Elle Fanning in The Neon Demon
Elle Fanning in The Neon Demon
Broad Green Pictures

The relatively newfound inclination to situate cannibals as a film’s morally ambiguous subjects rather than its tooth-gnashing antagonists is the thread connecting these projects. There’s plenty of tension to be mined from characters who are as horrified by their own hunger as the audience is. The likes of Raw and Santa Clarita Diet imbue their flesh-eaters with a slight tragic edge by placing them at the mercy of their own bodies, and forcing them to ignore the guilt they feel for their acts. (Compare it to with Louis C.K.’s instantly notorious bit on how torturously tempting pedophilia must be to pedophiles.) Modern cannibals are as trapped by Maslow’s pyramid of human needs as anyone else — the need for food will always trump the need to live with themselves. And at a time when obsession over self-image has reached an all-time high (thanks, the internet), that guilt over base instinct has been multiplied.

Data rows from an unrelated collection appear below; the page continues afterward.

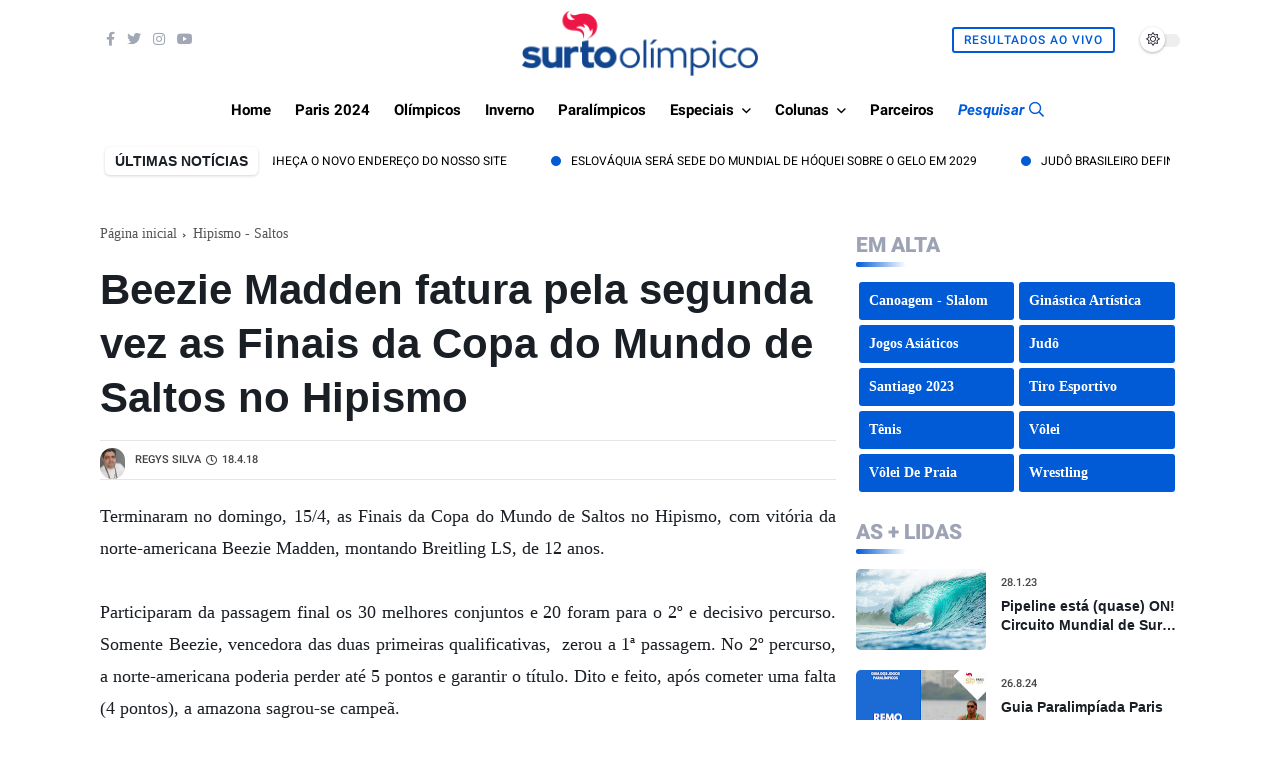

--- FILE ---
content_type: text/html; charset=utf-8
request_url: https://www.google.com/recaptcha/api2/aframe
body_size: 249
content:
<!DOCTYPE HTML><html><head><meta http-equiv="content-type" content="text/html; charset=UTF-8"></head><body><script nonce="dhixBGmsZsQUeID_s6ES4A">/** Anti-fraud and anti-abuse applications only. See google.com/recaptcha */ try{var clients={'sodar':'https://pagead2.googlesyndication.com/pagead/sodar?'};window.addEventListener("message",function(a){try{if(a.source===window.parent){var b=JSON.parse(a.data);var c=clients[b['id']];if(c){var d=document.createElement('img');d.src=c+b['params']+'&rc='+(localStorage.getItem("rc::a")?sessionStorage.getItem("rc::b"):"");window.document.body.appendChild(d);sessionStorage.setItem("rc::e",parseInt(sessionStorage.getItem("rc::e")||0)+1);localStorage.setItem("rc::h",'1769436774940');}}}catch(b){}});window.parent.postMessage("_grecaptcha_ready", "*");}catch(b){}</script></body></html>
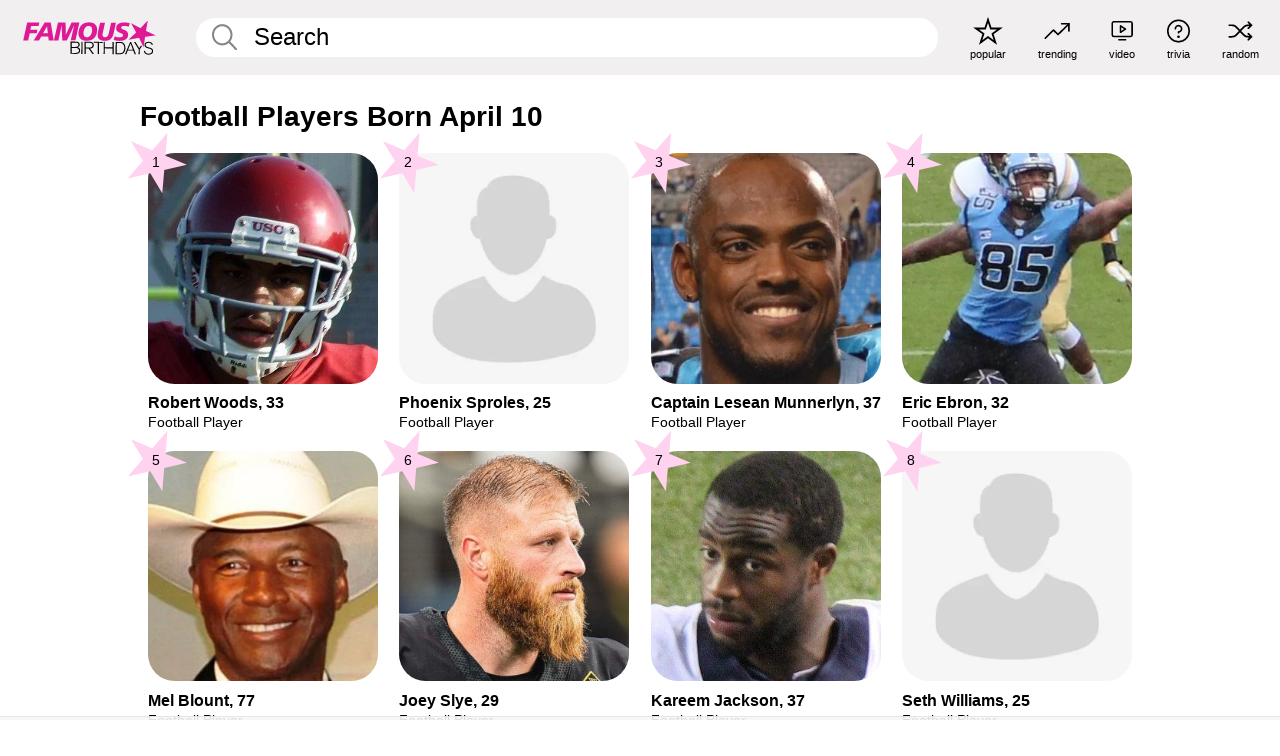

--- FILE ---
content_type: text/plain;charset=UTF-8
request_url: https://c.pub.network/v2/c
body_size: -114
content:
8daed177-39db-400a-9a25-987c3bb4fcd0

--- FILE ---
content_type: text/plain;charset=UTF-8
request_url: https://c.pub.network/v2/c
body_size: -269
content:
a384c721-7709-48b8-9cde-3b83dd96e043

Cannibals may be on-trend right now, but we’re not likely to see them refashioned as teen heartthrobs in the mold of Edward Cullen any time soon. They couldn’t be. There’s nothing sexy about cannibalism, no sense of forbidden mystery. And that’s because cannibals are still just people, no matter how many shards of teeth they pick out of their teeth. On the most basic level, they’re still just as human as their meals. In the wake of Twilight and romanticized horror movies like Only Lovers Left Alive, plenty of vocal fans wished they could become vampires. But no one can just will themselves into magical immortality. Becoming a cannibal, on the other hand, is easy. One little bite is all that separates the rest of us from cinema’s new favored ghoul. Bone appetit.